(REQUIRED ACTION): From the line containing "[camera trap, expert-labeled]" down to the line containing "common name: mountain lion" in the records below, reproduce every line exactly, ends included, and omit all others.

Stored data entries:
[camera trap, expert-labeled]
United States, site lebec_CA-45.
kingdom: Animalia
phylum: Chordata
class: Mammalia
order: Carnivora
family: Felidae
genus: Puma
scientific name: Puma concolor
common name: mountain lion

* * *

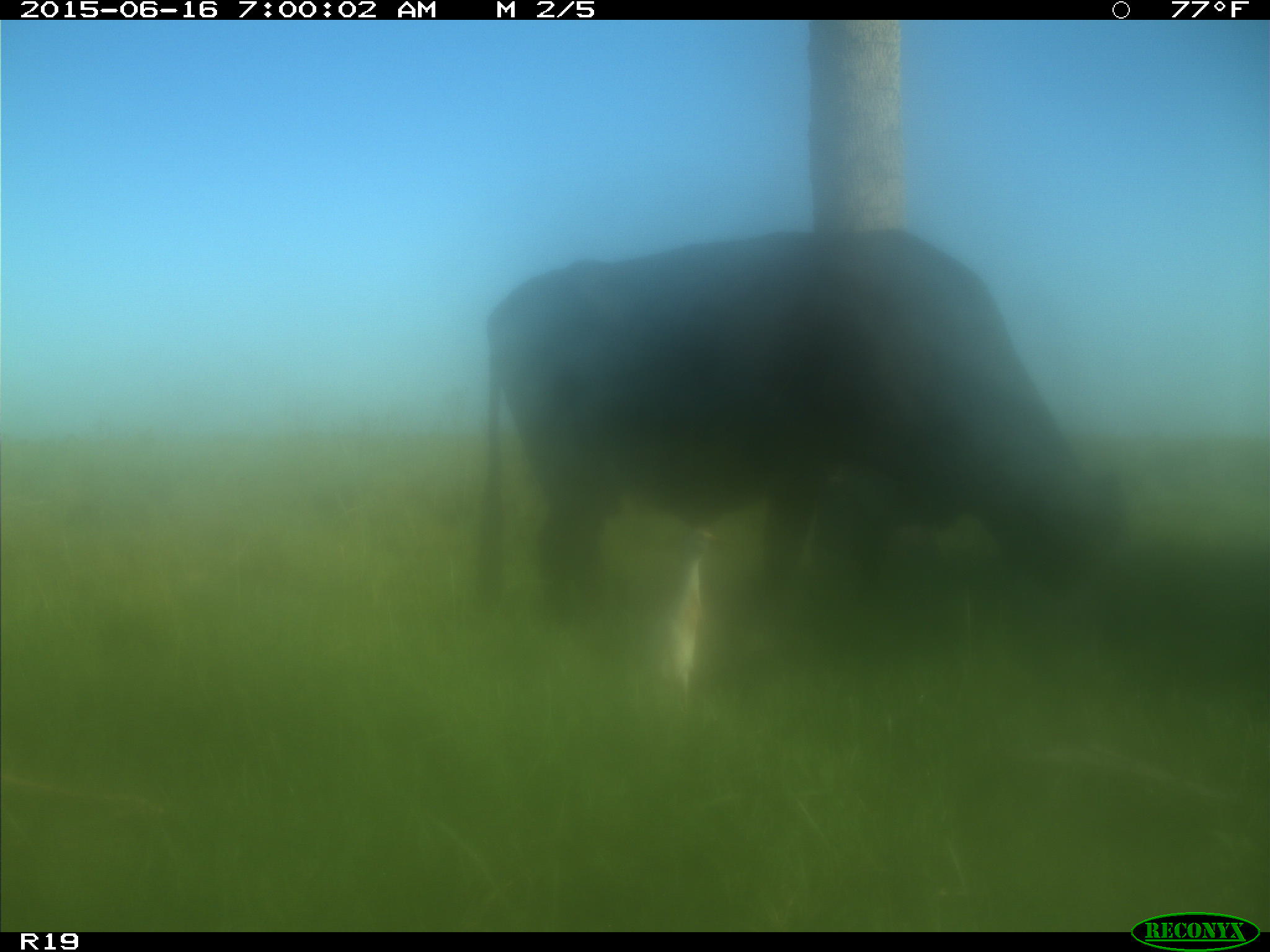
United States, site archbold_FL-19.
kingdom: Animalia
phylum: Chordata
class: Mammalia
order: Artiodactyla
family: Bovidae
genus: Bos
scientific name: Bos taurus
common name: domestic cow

(RESPONSE FOR THIS EXERCISE):
[camera trap, expert-labeled]
United States, site lebec_CA-45.
kingdom: Animalia
phylum: Chordata
class: Mammalia
order: Carnivora
family: Felidae
genus: Puma
scientific name: Puma concolor
common name: mountain lion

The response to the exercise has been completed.